In this study, the sorghum linkage groups containing sugarcane SSRs, as well as sorghum markers associated with at least one sugar-related trait, are SBI-01, SBI-03, SBI-05 and SBI-10. In sugarcane, QTL for Brix and pol have been found predominantly in HGs 1, 2, 3 and 4 (Aitken et al. 2006). Although the sparsity of common markers makes a detailed comparison impossible, the observation that three of the chromosomes (SBI-01, SBI-03 and SBI-05) contain sugarcane SSRs that map in sugarcane to three HGs (2, 3 and 4) with strong QTL for sugar-related traits suggests that similar loci may be being detected between sweet sorghum and sugarcane. However, further markers should be required to be mapped in both sugarcane and sorghum to confirm these preliminary observations.

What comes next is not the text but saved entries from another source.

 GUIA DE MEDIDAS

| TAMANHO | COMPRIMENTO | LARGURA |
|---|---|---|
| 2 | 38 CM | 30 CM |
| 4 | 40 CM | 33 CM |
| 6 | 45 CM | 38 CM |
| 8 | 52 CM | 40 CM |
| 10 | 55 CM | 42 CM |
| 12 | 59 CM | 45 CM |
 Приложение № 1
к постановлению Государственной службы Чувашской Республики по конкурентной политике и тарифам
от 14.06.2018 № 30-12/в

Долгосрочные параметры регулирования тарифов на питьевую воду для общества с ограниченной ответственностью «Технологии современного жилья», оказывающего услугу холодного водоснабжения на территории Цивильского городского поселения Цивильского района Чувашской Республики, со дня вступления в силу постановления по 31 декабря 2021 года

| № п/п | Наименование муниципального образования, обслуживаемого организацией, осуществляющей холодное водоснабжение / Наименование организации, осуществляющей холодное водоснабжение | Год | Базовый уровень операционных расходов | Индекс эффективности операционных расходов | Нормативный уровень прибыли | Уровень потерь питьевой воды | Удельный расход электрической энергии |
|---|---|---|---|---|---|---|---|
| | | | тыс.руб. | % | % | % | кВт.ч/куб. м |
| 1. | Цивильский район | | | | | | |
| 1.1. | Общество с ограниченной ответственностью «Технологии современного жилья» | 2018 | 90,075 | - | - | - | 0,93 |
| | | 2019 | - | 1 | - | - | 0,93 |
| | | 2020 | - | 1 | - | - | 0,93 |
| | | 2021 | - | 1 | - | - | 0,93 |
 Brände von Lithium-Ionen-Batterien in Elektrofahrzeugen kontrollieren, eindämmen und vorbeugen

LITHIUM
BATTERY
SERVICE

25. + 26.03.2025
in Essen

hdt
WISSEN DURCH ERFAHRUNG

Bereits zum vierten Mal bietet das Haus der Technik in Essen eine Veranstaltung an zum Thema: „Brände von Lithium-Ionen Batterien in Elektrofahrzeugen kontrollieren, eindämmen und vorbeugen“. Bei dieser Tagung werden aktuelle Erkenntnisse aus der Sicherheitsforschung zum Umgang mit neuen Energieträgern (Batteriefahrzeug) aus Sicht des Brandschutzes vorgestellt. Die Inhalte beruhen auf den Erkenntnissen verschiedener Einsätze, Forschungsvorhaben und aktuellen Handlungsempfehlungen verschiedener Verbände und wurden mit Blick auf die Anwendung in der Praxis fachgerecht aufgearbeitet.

A genetic map has been constructed and QTL have been identified for sugar-related and other agronomic traits in the R9188 (sweet) × R9403463-2-1 (grain) RIL sorghum population. As an increase in stem sugars is an important objective in sweet sorghum breeding, the robust co-locating sugar-related QTL identified in this study, with their high trait correlation and heritability, are clear choices for further investigation for marker-assisted selection in sweet sorghum. An attempt was made to compare these QTL with the location of QTL for similar traits in sugarcane. From this comparison, it appears that the genomic regions involved in sugar accumulation in the two species are at least partially coincident and therefore sweet sorghum could be a potential genetic model for studies of its more complex relative.